** WORK TO DO **
1. Summarize the malloc() thread in two sentences.
2. Output the part of the malloc() thread between "Nothing in this" and "of the type.", inclusive.
3. Answer these questions about the malloc() thread, one answer per line:
(a) What amount of memory does the example call to malloc request?
(b) Which clause of C 2018 is quoted as describing the malloc function?
(c) What is named as the most common trap representation in modern C implementations?

** EXCERPT PROVIDED **

════

Does reading an uninitialized malloc() memory invoke Undefined Behaviors?

Question

I know this is a really basic question, and there may be a duplicate, but I couldn't find a strict answer to this specific question which refers to the Standard. (I saw some say it's UB, others say not)

If I allocate a block of memory without filling data into it,

int* ptr = malloc(10 * sizeof(int));

and then try to read it, the values there will be garbage.

But is this classified as an Undefined Behavior? Or is it just bad but at least not a UB?

Answer 1

Summary

The behavior of reading uninitialized memory provided by malloc is not undefined per se. It can result in undefined behavior if memory containing a trap representation is read with a non-character type, but this can occur only if the type has a trap representation. (Most modern C implementations do not have trap representations for integer types.)

However, while it is not fully undefined, neither is it fully defined. Attempting to read uninitialized memory is not required to actually read the memory.

Details

C 2018 7.22.3.4 2 says, of the malloc function with parameter size:

The malloc function allocates space for an object whose size is specified by size and whose value is indeterminate.

C 3.19.2 1 defines indeterminate value as:

either an unspecified value or a trap representation

C 3.19.3 1 defines unspecified value as:

valid value of the relevant type where this document imposes no requirements on which value is chosen in any instance

Nothing in this makes the behavior undefined.

The behavior of reading a trap representation with a non-character type is not defined by the C standard, per 6.2.6.1 5. So, if the memory is read with a type that has a trap representation, and the resulting bits happen to contain values that represent a trap, then the behavior is undefined.

Trap representations in integer types are rare in modern C implementations. Many years ago, some systems would reserve certain bit patterns, such as the 16-bit 8000₁₆, to represent uninitialized or invalid data, and attempting to use such a value in arithmetic would generate a trap. In a C implementation without trap representations in some type T, accessing uninitialized data through type T cannot encounter a trap representation. So the result must be an unspecified (and hence valid) value of the type.

Further, there is nothing else in the C standard that would make this behavior undefined. There is a rule in 6.3.2.1 2 that accessing an uninitialized object of automatic storage duration has undefined behavior if its address is not taken. However, the memory provided by malloc has allocated storage duration, not automatic. (That rule is an accommodation to certain Hewlett-Packard hardware with the capability of marking a register as uninitialized and trapping when it is used.)

Also, whole structures and unions are never trap representations, regardless of the types of their members. The most common trap representation in modern C implementations is a floating-point signaling NaN (Not a Number).

════

** SOURCE EXCERPT **

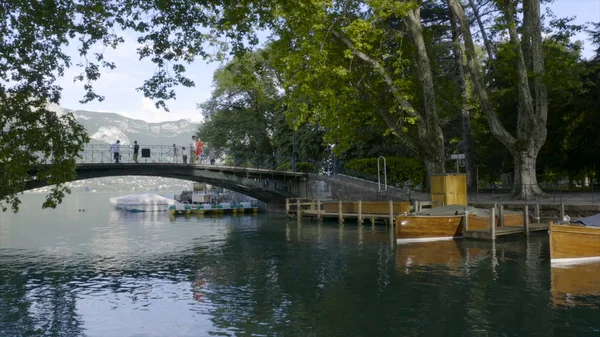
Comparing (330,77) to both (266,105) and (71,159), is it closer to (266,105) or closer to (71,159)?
(71,159)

════

** COMPLETE ANSWERS **
1. The question asks whether reading uninitialized memory obtained from malloc() is undefined behavior under the C standard. The answer says it is not undefined in itself, because the memory's value is indeterminate, but reading a trap representation with a non-character type is undefined, and trap representations in integer types are rare in modern C implementations.

2.
Nothing in this makes the behavior undefined.

The behavior of reading a trap representation with a non-character type is not defined by the C standard, per 6.2.6.1 5. So, if the memory is read with a type that has a trap representation, and the resulting bits happen to contain values that represent a trap, then the behavior is undefined.

Trap representations in integer types are rare in modern C implementations. Many years ago, some systems would reserve certain bit patterns, such as the 16-bit 8000₁₆, to represent uninitialized or invalid data, and attempting to use such a value in arithmetic would generate a trap. In a C implementation without trap representations in some type T, accessing uninitialized data through type T cannot encounter a trap representation. So the result must be an unspecified (and hence valid) value of the type.

3.
(a) 10 * sizeof(int)
(b) 7.22.3.4 2
(c) A floating-point signaling NaN (Not a Number)